--- TEXTE EXTRAIT ---

Iris et moi sommes partis pour un tour du monde en 400 jours, en empruntant autant que possible des moyens de transports terrestres et maritimes. C’est un projet personnel, mûri de longue date, et qui s’est doublé d’une composante professionnelle quand le BTP CFA Hauts-de-France nous a proposé un partenariat : profiter de notre voyage pour réaliser un reportage sur le btp et l’architecture autour du monde. Deux fois par mois, nous enverrons donc ce « billet du monde », et nous alimenterons régulièrement le compte Polarsteps @Build the world tour qui permettra de suivre notre parcours et de consulter les photos (et leurs légendes) que nous récolterons sur le chemin.
Embarquez donc avec nous pour un tour d’horizon du bâtiment à l’échelle mondiale !
Nous avons décidé de commencer notre voyage par l’Est, et avons ainsi d’abord traversé l’Europe. Forts de nombreux voyages ultérieurs sur notre continent, nous avons pris le parti d’avancer rapidement pour rejoindre l’Asie au plus vite. Grâce à un pass Interrail, nous traversons donc en 10 jours – avec quelques pauses – l’Italie, l’Autriche, la Hongrie, la Roumanie, la Bulgarie, pour finalement arriver à Istanbul : c’est notre Orient Express !
Cette traversée européenne sera révélatrice d’une réelle uniformité quant à la construction des bâtiments modernes sur le continent, ou en tout cas dans les pays membres de l’U.E. Cette instance supranationale est en effet à l’origine d’une réglementation des règles de construction. Tous les matériaux utilisés doivent par exemple être certifiés « CE » pour « Conformité européenne ». Cela permet de s’assurer de leur qualité et de certaines caractéristiques essentielles telles que la réaction au feu, la transmission thermique ou le comportement acoustique. Ainsi, le degré d’exigence en termes de sécurité, d’écologie, de durabilité ou d’accessibilité est censé s’harmoniser sur l’ensemble du territoire de l’U.E.
Un des effets secondaires immédiats de cette harmonisation des normes de construction est donc une certaine uniformisation des nouvelles constructions et de leur aspect. Les matériaux privilégiés par l’architecture contemporaine sont – partout en Europe – le béton, le verre et l’acier. Les spécificités régionales perdurent heureusement, mais elles s’expriment le plus souvent dans l’habitat individuel (le chalet en bois dans les alpages, la maison de brique dans le nord de l’Europe…).
Ces réglementations européennes sont évidemment jeunes à l’échelle de l’histoire, et le bâtiment est un secteur d’activité qui – comme les autres – a été intégré dans un processus de mondialisation dans la deuxième moitié du XXème siècle. Les édifices antérieurs à cette période nous offrent donc souvent un bel exemple des spécificités architecturales européennes, en fonction des époques, des espaces géographiques et des courants esthétiques.

(Lignes du jeu de données)
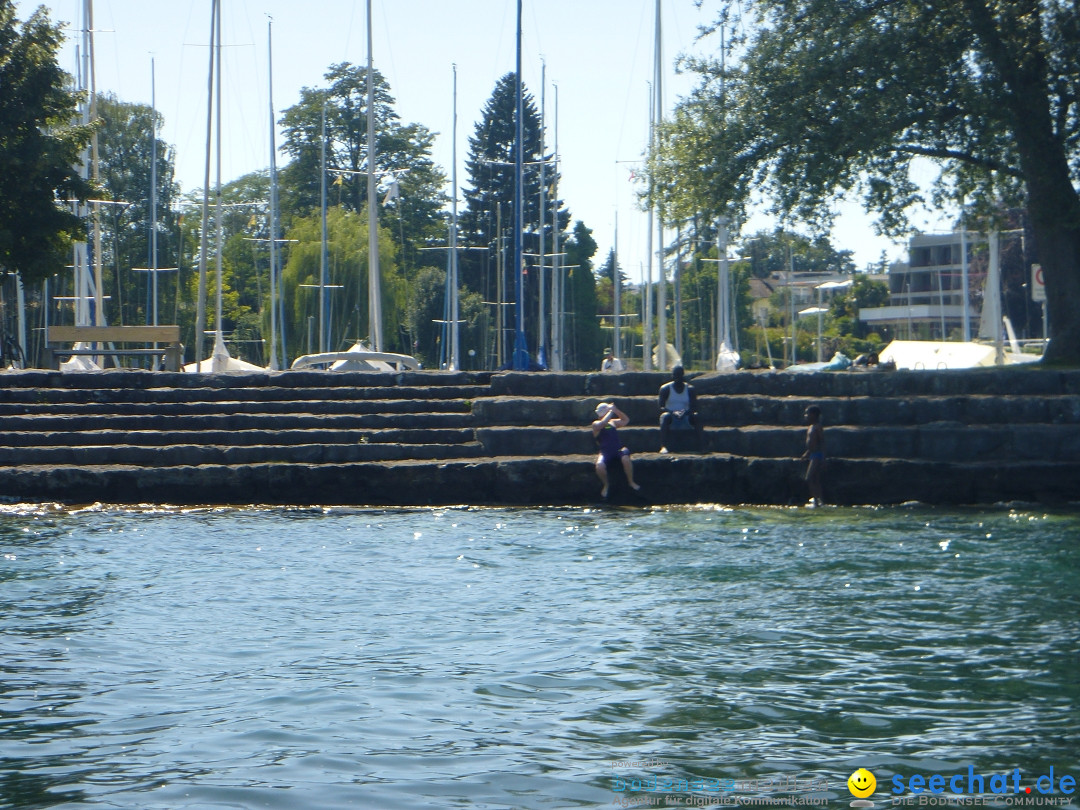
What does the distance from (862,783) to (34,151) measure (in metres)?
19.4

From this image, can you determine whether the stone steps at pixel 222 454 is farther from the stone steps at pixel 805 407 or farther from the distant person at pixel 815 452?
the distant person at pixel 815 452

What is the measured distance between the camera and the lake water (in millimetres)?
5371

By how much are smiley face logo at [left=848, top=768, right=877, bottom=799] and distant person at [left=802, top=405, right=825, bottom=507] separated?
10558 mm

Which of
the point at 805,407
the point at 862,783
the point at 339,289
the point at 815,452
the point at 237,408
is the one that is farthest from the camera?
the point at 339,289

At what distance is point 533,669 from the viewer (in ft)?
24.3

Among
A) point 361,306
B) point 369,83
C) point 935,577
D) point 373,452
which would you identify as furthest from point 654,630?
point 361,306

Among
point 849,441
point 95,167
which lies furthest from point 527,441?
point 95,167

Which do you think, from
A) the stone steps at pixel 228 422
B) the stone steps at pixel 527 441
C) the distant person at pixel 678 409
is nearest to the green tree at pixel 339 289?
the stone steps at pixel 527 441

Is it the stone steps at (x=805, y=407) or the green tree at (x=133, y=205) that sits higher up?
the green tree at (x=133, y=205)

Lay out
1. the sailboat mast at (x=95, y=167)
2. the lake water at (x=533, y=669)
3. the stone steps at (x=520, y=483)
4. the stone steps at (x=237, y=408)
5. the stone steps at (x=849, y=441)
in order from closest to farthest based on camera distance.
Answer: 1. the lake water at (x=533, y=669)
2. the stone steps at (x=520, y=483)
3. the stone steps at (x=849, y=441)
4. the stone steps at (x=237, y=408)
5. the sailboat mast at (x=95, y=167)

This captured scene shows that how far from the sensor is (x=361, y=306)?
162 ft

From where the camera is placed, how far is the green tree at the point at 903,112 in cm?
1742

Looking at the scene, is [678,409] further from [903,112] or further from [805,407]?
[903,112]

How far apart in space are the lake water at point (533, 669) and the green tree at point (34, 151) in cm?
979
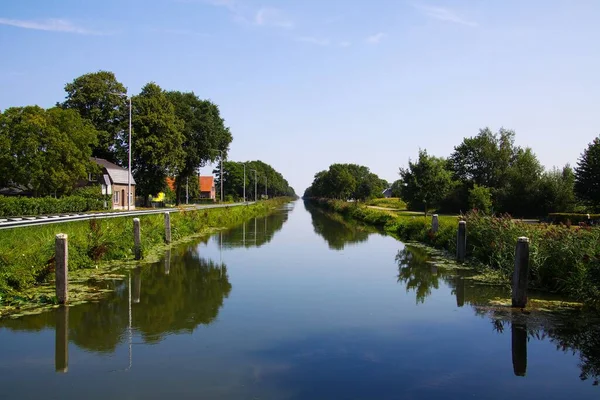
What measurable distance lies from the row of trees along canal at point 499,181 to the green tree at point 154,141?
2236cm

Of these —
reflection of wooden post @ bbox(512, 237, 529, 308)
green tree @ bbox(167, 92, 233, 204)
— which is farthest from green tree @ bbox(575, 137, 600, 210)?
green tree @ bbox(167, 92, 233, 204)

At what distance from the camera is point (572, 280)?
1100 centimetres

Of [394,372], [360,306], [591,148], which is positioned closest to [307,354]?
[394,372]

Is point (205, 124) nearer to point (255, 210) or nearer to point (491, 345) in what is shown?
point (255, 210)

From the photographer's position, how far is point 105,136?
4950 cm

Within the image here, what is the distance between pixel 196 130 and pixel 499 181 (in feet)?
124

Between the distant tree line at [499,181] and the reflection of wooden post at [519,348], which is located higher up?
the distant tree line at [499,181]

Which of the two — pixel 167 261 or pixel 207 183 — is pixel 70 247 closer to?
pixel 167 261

--- OBJECTIF ---
D'après le texte extrait, quels sont les matériaux privilégiés par l'architecture contemporaine partout en Europe ?

--- RÉPONSE COMPLÈTE ---
Le béton, le verre et l'acier.